> Source text:
From Thoughtscapism: Research On Infant Feeding Favours Having Options

Posted on October 2, 2016

The Fed Is Best foundation, formed by physician Christie del Castillo-Hegyi and NICU nurse and lactation consultant Jody Segrave-Daly, on the other hand works to counteract too breastfeeding focused campaigns, and wants to support mothers whether they choose to breast- or bottle feed. In her personal letter to doctors and parents, del Castillo-Hegyi, who has worked in newborn brain injury research, highlights an issue I had not really stopped to consider before – that babies, whose mothers don’t produce enough milk sufficiently quickly after birth, are at risk from low blood sugar levels, or hypoglycemia. She also points out that 10-18 % of exclusively breastfed babies in the US are at risk for starvation induced jaundice. This lack of nutrition could give rise to grave consequences for the baby’s brain development if not addressed properly, but it can be addressed with very simple means: by supplying small amounts of donor milk or formula until the mother’s own milk is sufficient. Del Castillo-Hegyi writes:

In a study of 280 mother-baby dyads, 22% of motivated mothers intending to exclusively breastfeed who received close lactation support experienced delayed onset of copious milk production, or lactogenesis II, which put her child at 7-fold increased risk of excessive weight loss greater than 10%. This means more than 1 in 5 newborns are at risk of starvation-related complications if exclusively breastfed from birth. In another study, it has been found that 10% of well-monitored exclusively breastfed babies undergoing the Baby-Friendly Hospital Initiative protocol develop hypoglycemia of less the 40 mg/dL within the first 48 hours. This incidence was even higher in babies born to first-time mothers as 23% developed hypoglycemia.

> Task item A: List every percentage figure that appears in the infant feeding post, in the order they occur.
> Task item B: Continue the infant feeding post from the end of its last sentence.
The recorded data that follow come from a different source than the infant feeding post.

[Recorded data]
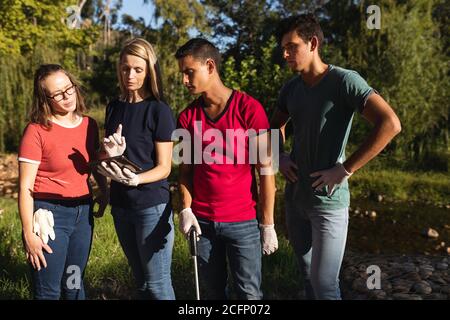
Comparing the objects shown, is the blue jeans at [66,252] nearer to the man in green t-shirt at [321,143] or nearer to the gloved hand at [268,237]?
the gloved hand at [268,237]

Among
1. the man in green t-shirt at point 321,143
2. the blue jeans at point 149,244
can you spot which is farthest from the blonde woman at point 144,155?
the man in green t-shirt at point 321,143

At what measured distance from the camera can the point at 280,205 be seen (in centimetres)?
814

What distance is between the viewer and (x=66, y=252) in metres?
2.32

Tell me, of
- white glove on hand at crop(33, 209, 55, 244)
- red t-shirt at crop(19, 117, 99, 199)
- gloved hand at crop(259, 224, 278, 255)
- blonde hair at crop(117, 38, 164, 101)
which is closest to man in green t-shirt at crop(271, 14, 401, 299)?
gloved hand at crop(259, 224, 278, 255)

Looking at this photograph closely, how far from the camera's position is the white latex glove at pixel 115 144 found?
2.23 meters

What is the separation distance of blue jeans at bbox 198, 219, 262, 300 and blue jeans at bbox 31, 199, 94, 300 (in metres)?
0.62

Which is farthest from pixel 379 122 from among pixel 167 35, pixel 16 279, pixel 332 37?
pixel 167 35

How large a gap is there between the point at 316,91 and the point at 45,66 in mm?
1371

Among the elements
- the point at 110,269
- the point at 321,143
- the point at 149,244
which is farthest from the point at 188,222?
the point at 110,269

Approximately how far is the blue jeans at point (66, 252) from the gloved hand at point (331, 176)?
1.20 m

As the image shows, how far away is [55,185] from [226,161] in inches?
33.8

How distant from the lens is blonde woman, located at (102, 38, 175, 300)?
227 centimetres

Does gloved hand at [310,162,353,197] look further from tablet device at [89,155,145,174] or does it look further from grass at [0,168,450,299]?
grass at [0,168,450,299]
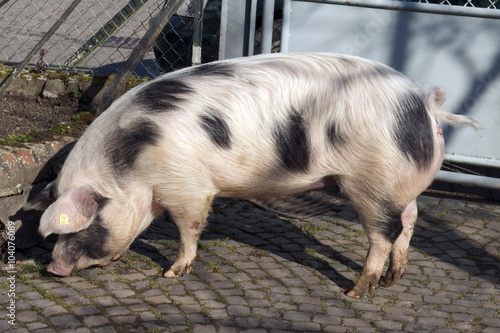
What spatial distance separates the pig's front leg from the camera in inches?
172

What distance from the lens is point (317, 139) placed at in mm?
3930

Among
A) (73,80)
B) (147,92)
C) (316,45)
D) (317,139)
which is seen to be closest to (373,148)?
(317,139)

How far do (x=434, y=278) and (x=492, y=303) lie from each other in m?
0.44

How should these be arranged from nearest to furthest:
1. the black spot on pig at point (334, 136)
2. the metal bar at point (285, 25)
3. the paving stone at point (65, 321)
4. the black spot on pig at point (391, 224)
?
the paving stone at point (65, 321) → the black spot on pig at point (334, 136) → the black spot on pig at point (391, 224) → the metal bar at point (285, 25)

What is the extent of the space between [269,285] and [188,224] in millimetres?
617

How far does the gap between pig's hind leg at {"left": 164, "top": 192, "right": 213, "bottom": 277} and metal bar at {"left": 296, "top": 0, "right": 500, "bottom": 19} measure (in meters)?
2.00

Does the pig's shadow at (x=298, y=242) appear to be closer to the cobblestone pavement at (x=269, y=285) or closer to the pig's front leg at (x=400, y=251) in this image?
the cobblestone pavement at (x=269, y=285)


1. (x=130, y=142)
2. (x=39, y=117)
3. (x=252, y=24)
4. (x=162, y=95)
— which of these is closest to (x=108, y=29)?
(x=39, y=117)

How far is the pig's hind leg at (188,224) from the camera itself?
4082 millimetres

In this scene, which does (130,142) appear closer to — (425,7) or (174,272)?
(174,272)

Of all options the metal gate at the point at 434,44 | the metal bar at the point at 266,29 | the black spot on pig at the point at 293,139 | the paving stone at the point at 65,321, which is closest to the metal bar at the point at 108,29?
the metal bar at the point at 266,29

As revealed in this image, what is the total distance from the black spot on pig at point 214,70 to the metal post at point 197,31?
1.87 metres

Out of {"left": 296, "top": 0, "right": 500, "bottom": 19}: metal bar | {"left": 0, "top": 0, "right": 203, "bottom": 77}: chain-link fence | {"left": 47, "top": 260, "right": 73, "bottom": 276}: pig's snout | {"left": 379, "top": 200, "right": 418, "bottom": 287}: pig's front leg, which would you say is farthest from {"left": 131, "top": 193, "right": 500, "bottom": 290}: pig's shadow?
{"left": 0, "top": 0, "right": 203, "bottom": 77}: chain-link fence

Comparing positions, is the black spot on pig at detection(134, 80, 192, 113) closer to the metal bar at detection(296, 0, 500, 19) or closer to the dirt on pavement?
the dirt on pavement
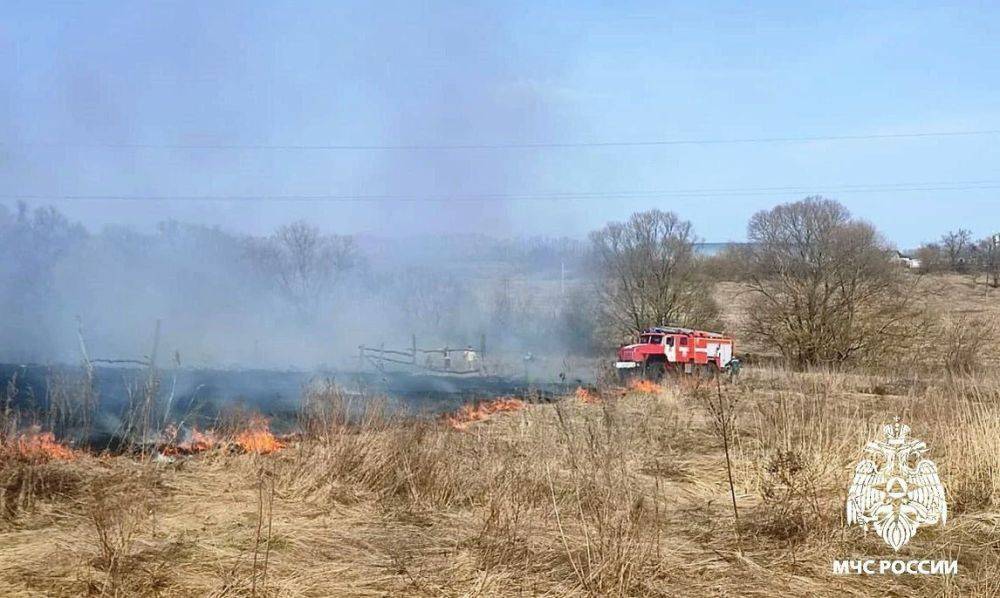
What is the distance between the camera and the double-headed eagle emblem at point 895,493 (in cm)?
A: 607

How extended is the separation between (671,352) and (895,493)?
24323 mm

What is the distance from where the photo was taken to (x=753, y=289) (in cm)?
3462

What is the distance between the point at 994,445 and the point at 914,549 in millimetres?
2007

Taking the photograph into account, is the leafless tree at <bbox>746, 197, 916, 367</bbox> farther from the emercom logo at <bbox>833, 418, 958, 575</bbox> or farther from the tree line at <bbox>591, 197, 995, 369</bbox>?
the emercom logo at <bbox>833, 418, 958, 575</bbox>

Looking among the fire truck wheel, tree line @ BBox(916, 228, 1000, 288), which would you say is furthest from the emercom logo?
tree line @ BBox(916, 228, 1000, 288)

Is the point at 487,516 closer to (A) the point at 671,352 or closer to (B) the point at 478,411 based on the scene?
(B) the point at 478,411

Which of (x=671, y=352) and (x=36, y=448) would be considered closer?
(x=36, y=448)

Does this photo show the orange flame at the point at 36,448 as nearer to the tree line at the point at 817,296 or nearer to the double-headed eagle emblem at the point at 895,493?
the double-headed eagle emblem at the point at 895,493

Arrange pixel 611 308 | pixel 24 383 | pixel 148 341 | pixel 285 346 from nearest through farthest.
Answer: pixel 24 383 → pixel 148 341 → pixel 285 346 → pixel 611 308

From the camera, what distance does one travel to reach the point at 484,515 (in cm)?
661

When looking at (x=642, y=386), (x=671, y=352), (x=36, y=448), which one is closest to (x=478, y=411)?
Answer: (x=642, y=386)

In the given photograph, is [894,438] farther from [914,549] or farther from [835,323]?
[835,323]

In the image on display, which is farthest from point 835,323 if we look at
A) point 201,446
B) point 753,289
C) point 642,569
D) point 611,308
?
point 642,569

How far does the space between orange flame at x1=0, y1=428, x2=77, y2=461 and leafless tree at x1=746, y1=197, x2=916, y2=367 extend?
89.8 feet
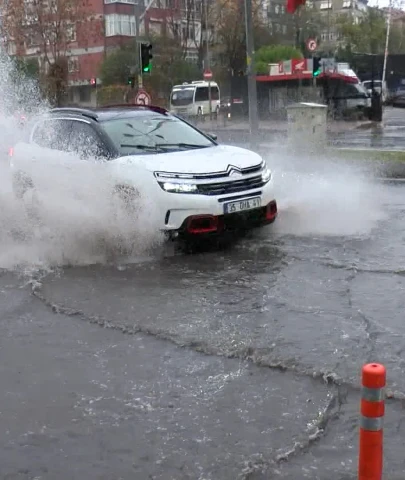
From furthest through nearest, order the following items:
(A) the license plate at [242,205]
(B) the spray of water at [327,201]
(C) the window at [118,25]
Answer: (C) the window at [118,25] → (B) the spray of water at [327,201] → (A) the license plate at [242,205]

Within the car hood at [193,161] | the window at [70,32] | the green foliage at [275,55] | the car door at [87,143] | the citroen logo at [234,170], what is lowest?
the citroen logo at [234,170]

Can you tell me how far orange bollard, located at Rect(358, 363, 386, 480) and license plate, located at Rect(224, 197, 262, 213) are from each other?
518 cm

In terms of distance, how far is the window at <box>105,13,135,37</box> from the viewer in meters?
58.3

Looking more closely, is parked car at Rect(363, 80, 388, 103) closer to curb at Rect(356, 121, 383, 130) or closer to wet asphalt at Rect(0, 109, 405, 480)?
curb at Rect(356, 121, 383, 130)

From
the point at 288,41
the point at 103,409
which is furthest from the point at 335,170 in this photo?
the point at 288,41

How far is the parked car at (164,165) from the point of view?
25.3 ft

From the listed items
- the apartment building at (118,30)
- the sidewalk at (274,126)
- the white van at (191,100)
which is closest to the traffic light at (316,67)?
the sidewalk at (274,126)

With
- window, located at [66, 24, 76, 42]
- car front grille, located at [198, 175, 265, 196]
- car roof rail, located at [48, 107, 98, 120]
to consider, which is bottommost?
car front grille, located at [198, 175, 265, 196]

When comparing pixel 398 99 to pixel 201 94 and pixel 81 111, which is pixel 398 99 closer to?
pixel 201 94

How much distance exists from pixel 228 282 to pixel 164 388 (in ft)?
8.08

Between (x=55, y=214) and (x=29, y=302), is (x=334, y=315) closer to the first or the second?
(x=29, y=302)

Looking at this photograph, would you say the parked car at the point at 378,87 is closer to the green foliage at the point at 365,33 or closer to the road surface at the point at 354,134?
the road surface at the point at 354,134

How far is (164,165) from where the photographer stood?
25.6 ft

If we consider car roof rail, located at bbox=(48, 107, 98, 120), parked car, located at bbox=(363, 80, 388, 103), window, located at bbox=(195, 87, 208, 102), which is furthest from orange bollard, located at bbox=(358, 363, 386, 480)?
window, located at bbox=(195, 87, 208, 102)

> Response area A: 10-18 %, 22%, greater than 10%, 10%, 23%

> Response area B:
This does not mean that breastfeeding would not have benefits – as summarised earlier, it does, although the benefits are much smaller than commonly thought for normal full-term babies in the developed world – but these observations do point out that an absolute focus on exclusive breastfeeding does not always take into consideration the best interests of the infant during the firsts days of life.

Meanwhile, absolute avoidance of formula is exactly what some lactation consults lecture: they imply that just one bottle of formula is harmful. Setting aside the lack of reliable evidence to support this position, it actually means that they are knowingly setting up between 22 – 44 % of mothers (those who experience late onset of milk production, studies here and here) to believe they have failed, and to think that they are now forced to ‘harm’ their child.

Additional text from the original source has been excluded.